The XRD patterns of molecular sieve membranes prepared on a-Al2O3 and AAO supports are shown in Fig.9 and Fig.10,respectively.The pattern in Fig.9 contained five characteristic ZSM-5 peaks at (2θ) 7.90°,8.90°,23.30°,23.90 °,and 24.40 °.The crystallinity of ZSM-5 was very good,which meant that a ZSM-5 zeolite membrane was obtained.In addition to the characteristic ZSM-5 peaks,the three characteristic Cu peaks and carrier α-Al2O3 peaks were visible in the pattern.No mixed phases were indicated,meaning the molecular sieve membrane contained ZSM-5 as a single phase.

Fig.9 XRD pattern of a ZSM-5 zeolite membrane on a copper-coated α-Al2O3 support

Fig.10 XRD pattern of a ZSM-5 zeolite membrane on a AAO support

4 Conclusions

The electroless copper plating method was used to uniformly deposit a copper layer on a porous α-Al2O3 carrier,thereby metallizing the carrier surface.The smooth coating reduced the surface roughness of the ceramic layer.The copper particles in the coating became larger as the plating time was increased to attain a final coating thickness of approximately 30-40 μm.The coating had little effect on the carrier gas flux,indicating α-Al2O3 was a suitable carrier material for molecular sieve membrane preparation.
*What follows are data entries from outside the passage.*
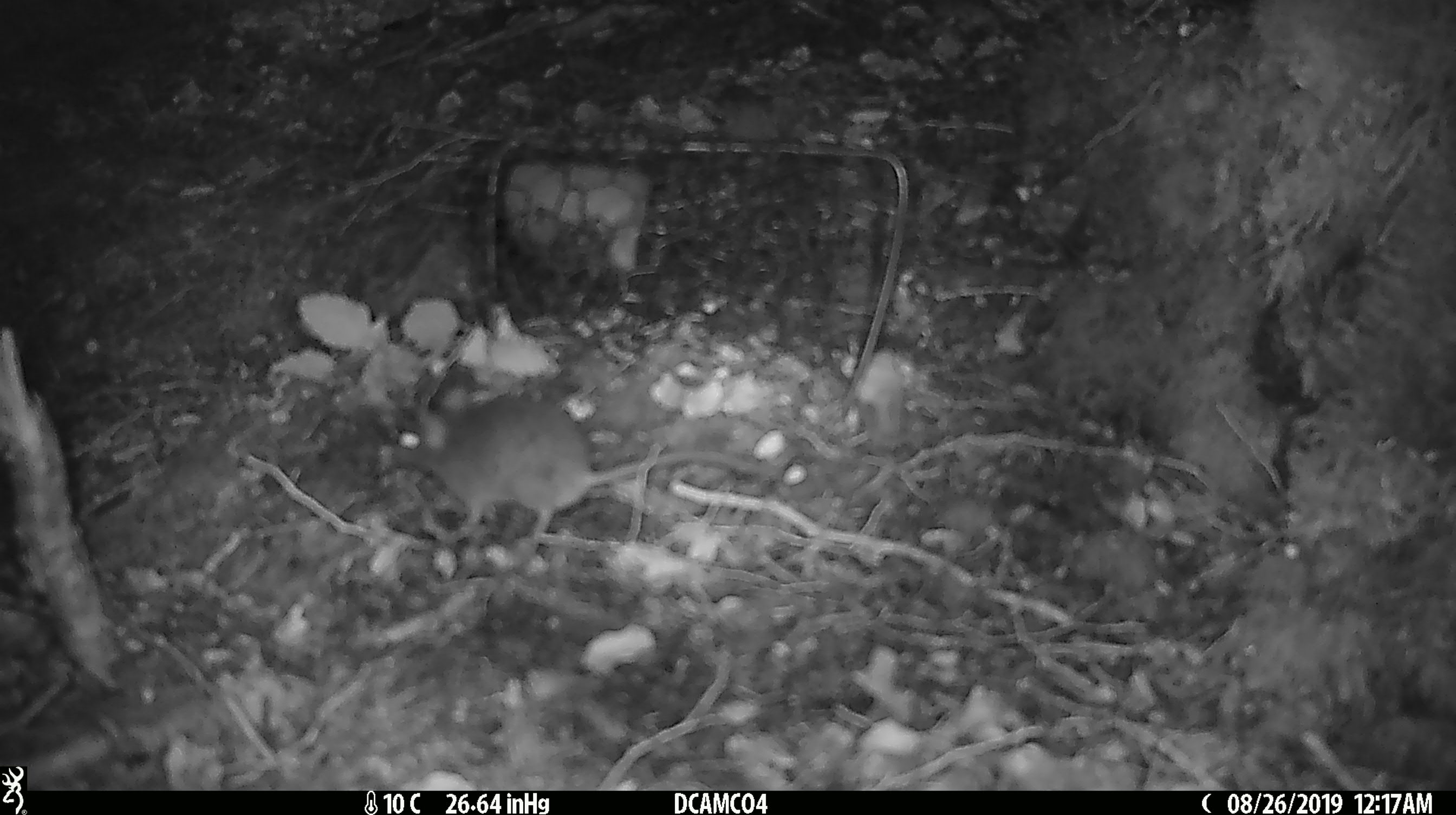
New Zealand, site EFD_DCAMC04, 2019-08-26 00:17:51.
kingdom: Animalia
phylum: Chordata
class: Mammalia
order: Rodentia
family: Muridae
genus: Mus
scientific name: Mus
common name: mouse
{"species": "mouse (Mus)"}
ZSM-5 molecular sieve membranes were then prepared on copper-plated porous α-Al2O3 via in-situ hydrothermal synthesis.The effects of varying hydrothermal synthesis times on molecular sieve grain size were investigated.The results showed that with increasing hydrothermal synthesis time,the zeolite crystals continued to grow.Following the same synthetic process with a different carrier,the resulting zeolite film exhibited different morphology.The ZSM-5 zeolite film prepared on anodic alumina contained large zeolite crystals in places,but small zeolite crystals were observed in other places on the carrier surface.The surface of the porous α-Al2O3 carrier following chemical copper plating was smoother than that of the uncoated surface,and the prepared molecular sieve membranes had better qualities with a more regular crystal arrangement.

In this study,semi-permeable zeolite membranes were prepared on a copper-coated α-Al2O3 carrier.The membranes can be installed in membrane desalination systems and used for sea water desalination in the future.